The key process of solar cell is that electrons and holes are generate in the structure, and then they separated by the p-n junction field in such a way that electrons go to n-side, while holes go to p-side. Eventually, they provide current to extern circuit (load). However, minority carriers may diffuse to the opposite contact and recombine there, contributing to losses. For simplicity, let us consider single cell. If electron is generated inside p-side, than diffuse to the depletion region near the p-n junction, feels the p-n junction field, and goes to n-side - it is OK. But electron generated in the p-side may also diffuse in opposite direction, reach the p-metal contact and recombine where - in this case it is lost. To prevent it, one can insert a thin p-layer with a wider energy gap between p-side and p-metal. P-doping will make the valence band more or less smooth, while most of the difference in the energy gap will be accumulated in the conduction band. So, a potential barrier will be formed for electrons preventing their recombination at the p-metal contact surface.
Please find attached a couple of pictures illustrating effect of the top BSF layer in the example.

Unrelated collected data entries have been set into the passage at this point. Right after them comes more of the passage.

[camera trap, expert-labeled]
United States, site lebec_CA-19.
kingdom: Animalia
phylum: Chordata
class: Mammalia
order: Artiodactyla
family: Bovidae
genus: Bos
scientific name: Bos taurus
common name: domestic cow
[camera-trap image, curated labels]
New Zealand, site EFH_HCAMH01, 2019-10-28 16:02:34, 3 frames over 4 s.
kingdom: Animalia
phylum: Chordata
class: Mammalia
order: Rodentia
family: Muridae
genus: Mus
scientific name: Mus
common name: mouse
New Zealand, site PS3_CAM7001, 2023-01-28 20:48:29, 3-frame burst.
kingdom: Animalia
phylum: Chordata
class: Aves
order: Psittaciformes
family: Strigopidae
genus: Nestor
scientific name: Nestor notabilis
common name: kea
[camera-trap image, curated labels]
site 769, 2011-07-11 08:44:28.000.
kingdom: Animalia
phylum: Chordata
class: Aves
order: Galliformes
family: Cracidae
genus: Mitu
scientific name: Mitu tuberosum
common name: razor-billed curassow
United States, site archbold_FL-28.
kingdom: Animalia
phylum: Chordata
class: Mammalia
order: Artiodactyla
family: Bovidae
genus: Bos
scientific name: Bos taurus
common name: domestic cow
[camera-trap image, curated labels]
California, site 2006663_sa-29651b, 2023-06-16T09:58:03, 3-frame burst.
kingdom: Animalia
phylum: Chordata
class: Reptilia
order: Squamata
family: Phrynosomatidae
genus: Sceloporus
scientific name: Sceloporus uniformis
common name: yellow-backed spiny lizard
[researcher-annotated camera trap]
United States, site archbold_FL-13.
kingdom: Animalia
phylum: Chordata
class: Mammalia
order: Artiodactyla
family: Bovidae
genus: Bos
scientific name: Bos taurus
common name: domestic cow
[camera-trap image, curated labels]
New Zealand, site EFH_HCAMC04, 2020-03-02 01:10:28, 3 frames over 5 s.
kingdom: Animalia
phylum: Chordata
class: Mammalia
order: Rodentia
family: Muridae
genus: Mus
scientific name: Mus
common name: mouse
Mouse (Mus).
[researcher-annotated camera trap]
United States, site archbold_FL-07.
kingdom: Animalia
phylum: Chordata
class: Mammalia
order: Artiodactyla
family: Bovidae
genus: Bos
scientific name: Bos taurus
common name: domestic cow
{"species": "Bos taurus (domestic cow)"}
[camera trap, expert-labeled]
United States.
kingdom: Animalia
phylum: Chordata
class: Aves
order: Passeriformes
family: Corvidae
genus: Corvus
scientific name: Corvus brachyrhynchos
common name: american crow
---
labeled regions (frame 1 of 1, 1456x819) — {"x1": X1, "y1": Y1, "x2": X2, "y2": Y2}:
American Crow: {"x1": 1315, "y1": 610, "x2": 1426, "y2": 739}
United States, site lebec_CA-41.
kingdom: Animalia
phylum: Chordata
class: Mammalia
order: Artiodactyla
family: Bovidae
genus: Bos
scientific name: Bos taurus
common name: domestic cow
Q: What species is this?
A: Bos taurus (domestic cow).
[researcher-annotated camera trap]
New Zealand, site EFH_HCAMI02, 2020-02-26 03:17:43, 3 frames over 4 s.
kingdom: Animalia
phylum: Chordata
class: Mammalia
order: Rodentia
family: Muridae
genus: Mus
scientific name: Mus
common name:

Next, let us consider what happens when we change the doping level from 2e18 to 2e16. The Fermi level position will be changed, but very slightly. namely, the difference between the Fp and Ev becomes higher, and so the difference between the Fp and Ec becomes lower. So, the potential barrier for electrons becomes slightly lower, and eventually the open-circuit voltage is slightly changed. But the overall effect is rather small, because the barrier for electrons created by BSF is anyway high.